What do you enjoy most about running Kettle Yarn Co.?
The business allows me to combine skills I previously thought a waste – my colour experience/obsession, aesthetic eye, organisational skills, love of numbers, graphics and web experience, project planning, even my attention to detail from my jewellery making skills are put into effect!

It is like all my past experiences are being brought into play for this venture and I love that.

Waterlily by Meghan Fernandes in Islington 'Pom'

Waterlily by Meghan Fernandes in Islington ‘Pom’

Kettle Yarn Co. really made a splash when your Islington ‘Pom’ was used in Meghan Fernandes’ beautiful Waterlily design – the cover project in Pom Pom Quarterly Issue 8. How hard it is to promote yourself as an indie dyer? What are some of the things you do?
It can be quite difficult because a lot of the time I feel I am working in a vacuum, at home by myself.
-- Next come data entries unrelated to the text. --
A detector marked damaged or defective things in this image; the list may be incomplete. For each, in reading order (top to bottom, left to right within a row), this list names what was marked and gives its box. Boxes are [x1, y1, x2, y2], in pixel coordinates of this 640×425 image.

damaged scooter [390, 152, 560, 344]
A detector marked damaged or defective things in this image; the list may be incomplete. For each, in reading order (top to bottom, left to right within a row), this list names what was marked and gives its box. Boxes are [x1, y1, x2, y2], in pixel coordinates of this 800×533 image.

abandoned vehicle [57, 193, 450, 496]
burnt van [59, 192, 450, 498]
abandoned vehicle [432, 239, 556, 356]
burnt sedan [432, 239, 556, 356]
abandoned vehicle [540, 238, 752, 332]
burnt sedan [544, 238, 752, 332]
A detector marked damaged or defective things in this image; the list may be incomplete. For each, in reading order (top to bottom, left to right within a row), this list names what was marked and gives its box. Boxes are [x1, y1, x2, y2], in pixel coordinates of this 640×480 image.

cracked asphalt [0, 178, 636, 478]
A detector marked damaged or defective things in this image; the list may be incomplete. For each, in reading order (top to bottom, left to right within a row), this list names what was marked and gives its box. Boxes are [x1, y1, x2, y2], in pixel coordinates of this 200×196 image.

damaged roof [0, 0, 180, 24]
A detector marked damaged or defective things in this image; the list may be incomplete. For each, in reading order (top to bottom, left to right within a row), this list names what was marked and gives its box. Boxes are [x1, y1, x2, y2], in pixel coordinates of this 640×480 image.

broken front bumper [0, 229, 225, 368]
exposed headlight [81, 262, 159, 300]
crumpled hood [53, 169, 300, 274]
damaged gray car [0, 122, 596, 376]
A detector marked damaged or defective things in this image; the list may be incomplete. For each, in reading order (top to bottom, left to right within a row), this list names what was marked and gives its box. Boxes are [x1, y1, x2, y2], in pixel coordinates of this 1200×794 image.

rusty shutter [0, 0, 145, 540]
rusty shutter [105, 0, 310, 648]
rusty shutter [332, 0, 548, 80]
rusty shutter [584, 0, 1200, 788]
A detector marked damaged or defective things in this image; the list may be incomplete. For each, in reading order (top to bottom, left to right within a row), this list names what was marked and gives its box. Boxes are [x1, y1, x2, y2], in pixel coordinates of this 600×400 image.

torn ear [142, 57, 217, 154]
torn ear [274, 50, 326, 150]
Twitter and Instagram help me feel more connected to the rest of the world, and I regularly post quite silly things through the day!
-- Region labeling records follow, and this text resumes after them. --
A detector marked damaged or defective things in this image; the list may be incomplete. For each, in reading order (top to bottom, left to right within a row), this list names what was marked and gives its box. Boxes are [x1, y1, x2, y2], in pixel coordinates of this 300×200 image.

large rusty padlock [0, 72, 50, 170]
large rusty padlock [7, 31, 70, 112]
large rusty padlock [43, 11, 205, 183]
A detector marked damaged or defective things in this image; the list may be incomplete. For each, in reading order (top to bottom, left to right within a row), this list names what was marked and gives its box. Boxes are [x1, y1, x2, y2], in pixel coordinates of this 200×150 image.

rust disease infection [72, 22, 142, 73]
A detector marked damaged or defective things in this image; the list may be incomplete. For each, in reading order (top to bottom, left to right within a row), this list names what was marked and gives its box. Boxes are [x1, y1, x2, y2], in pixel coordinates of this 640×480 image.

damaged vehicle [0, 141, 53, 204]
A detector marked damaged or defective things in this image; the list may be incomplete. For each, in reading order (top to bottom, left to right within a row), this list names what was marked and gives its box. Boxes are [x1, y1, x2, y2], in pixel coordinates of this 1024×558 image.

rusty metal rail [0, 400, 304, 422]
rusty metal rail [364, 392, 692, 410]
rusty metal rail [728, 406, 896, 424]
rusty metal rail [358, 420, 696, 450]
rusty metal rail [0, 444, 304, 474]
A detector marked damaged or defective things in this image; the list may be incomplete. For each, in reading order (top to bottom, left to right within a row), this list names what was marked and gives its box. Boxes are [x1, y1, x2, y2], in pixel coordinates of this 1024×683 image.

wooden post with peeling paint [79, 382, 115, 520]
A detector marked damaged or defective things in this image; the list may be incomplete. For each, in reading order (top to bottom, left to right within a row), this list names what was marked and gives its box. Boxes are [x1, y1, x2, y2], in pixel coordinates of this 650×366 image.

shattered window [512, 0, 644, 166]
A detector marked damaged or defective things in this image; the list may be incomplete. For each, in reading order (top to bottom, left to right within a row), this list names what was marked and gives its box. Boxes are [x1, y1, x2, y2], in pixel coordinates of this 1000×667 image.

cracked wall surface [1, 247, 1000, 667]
Lately I’ve been focusing on collaborations with talented designers (like yourself!) and maintaining a regular blog, which keeps everyone up to date on my weekly adventures. I’ve also created a Ravelry group and people can get previews for shop updates and get in on the latest promotions and giveaways by signing up to my mailing list.

How to choose? The glorious Kettle Yarn Co. yarns on display at Unravel.

How to choose? The glorious Kettle Yarn Co. yarns on display at Unravel.

Your stall at Unravel was beautiful and your photos on your website are always gorgeous too. Where can people find you this year if they want to squish your yarns in person?
Aw, thanks Louise! The next show I will be at is the I Knit Fandango in London – May 16th and 17th. Then I’ll be at Fibre East again the 25th-26th July. I am just waiting to hear back on a few more UK shows and will most them on the blog when I do!

Any other upcoming news you’d like to share? What’s next for Kettle Yarn Co.?
I’ve released my new colourways for 2015 in Islington – British BFL/silk – in the shop and will be carrying it in DK weight for the summer shows.

New spring 2015 colourways for Islington - now in a DK weight.

New spring 2015 colourways for Islington – now in a DK weight.

I’ve also just released all the new Beyul – yak/silk/merino – colours for the year.

New spring 2015 colourways for Beyul - a luscious yak/silk/merino blend.

New spring 2015 colourways for Beyul – a luscious yak/silk/merino blend.

I’ve got many exciting things planned in the next while – like a new exclusive Kettle Yarn Co. blend – but I can’t really divulge much at the moment. Sign up to the mailing list for first dibs on all the news!

Can’t wait to hear more details! Many thanks to Linda for taking the time to share with with us a little peek at the magic happening behind the Kettle Yarn Co. curtain!